Get a Lower Interest Rate - Credit Tips
Improve your credit score and lower your home loans interest rate.
Credit Card Balances
Your credit cards have an available credit limit. Keeping the balance below 30% of the available limit is the quickest and best way to improve your credit score. If that is not possible, try to get the balance below 50% of the available credit limit.
You may be paying your credit card off monthly and still allowing your balances to reach too high a level. Be aware of when your statement ends and when your credit card company reports to the credit bureaus.
Helpful Tip: Pay your balance down twice a month vs once a month. The same amount of overall payments can limit the balance from ever reaching a high level.
Don’t Close Past Lines of Credit
This can be counter intuitive. However, if you close a line of credit, you lose the positive credit history you have built. Pay the balance to zero and don’t use the line of credit anymore, however don’t close it out if you plan on applying for a mortgage in the near future.

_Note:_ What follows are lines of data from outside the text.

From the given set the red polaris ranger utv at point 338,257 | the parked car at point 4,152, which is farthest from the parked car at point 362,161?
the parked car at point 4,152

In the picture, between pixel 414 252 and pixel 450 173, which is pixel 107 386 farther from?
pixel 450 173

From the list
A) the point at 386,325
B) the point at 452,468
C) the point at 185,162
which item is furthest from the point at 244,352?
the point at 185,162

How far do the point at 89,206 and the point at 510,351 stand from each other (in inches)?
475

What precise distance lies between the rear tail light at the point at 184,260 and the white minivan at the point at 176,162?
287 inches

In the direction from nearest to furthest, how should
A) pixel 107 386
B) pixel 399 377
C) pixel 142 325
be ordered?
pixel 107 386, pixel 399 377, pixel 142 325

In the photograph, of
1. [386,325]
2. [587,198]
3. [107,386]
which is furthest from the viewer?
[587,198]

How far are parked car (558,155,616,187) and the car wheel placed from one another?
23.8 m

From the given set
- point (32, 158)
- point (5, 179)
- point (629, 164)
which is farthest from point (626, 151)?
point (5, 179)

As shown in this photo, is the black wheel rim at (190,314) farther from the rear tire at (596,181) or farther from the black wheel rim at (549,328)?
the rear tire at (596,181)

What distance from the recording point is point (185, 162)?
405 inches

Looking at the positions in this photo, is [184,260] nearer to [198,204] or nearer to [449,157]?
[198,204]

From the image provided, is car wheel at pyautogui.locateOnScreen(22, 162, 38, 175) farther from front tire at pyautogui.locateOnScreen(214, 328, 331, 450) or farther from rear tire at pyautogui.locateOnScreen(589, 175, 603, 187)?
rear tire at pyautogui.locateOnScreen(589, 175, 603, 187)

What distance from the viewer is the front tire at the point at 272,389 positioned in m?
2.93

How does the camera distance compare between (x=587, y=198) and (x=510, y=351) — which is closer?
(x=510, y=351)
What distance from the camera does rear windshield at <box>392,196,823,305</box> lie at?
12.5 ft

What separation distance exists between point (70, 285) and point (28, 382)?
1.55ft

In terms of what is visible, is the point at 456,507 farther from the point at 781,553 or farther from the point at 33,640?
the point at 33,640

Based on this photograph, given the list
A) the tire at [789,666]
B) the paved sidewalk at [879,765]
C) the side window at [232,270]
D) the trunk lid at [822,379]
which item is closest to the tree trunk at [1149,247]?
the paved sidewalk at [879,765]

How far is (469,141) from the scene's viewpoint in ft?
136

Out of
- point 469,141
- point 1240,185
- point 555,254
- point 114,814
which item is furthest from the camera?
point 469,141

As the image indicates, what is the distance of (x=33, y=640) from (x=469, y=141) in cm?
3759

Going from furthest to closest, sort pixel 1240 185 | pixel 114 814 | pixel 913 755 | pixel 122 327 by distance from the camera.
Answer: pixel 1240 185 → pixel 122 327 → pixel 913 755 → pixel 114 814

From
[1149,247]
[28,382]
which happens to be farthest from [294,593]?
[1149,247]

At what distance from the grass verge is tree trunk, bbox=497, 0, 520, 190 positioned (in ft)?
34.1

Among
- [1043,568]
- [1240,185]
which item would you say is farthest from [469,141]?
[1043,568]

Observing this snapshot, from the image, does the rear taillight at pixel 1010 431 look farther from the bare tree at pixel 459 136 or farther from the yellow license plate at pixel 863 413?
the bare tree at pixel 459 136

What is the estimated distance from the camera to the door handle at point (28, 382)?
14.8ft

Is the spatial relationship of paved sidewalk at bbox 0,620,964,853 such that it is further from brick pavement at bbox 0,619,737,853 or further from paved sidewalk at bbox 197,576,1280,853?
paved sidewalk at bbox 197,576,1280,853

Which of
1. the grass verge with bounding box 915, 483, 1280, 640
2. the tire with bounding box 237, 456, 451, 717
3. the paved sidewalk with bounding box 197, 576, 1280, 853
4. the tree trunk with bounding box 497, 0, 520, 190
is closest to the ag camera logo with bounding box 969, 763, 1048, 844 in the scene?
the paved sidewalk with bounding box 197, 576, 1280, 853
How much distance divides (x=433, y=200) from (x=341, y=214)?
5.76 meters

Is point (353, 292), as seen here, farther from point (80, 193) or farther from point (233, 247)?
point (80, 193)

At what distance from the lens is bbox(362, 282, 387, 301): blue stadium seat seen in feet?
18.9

Don’t Open New Lines of Credit
Beyond adding a credit inquiry that will slightly drop your score, new lines of credit will bring your score down due to lack of history. Watch out for the offers to open a credit card at retail stores, the discounts likely won’t be worth the negative impacts on your credit card. However, is important to have at least one line of credit for a year or more. It is important for first time homebuyers to build credit with a credit card, while following the other best practices for having a high credit score.
Make On-time Payments
The biggest drop in your credit score can come from missed payments. Set up auto-pay! Don’t just rely on auto-pay though, use it as backup to you manually making payments. Avoid interest costs and high balances with manual payments and use auto-pay as a minimum to not miss payments.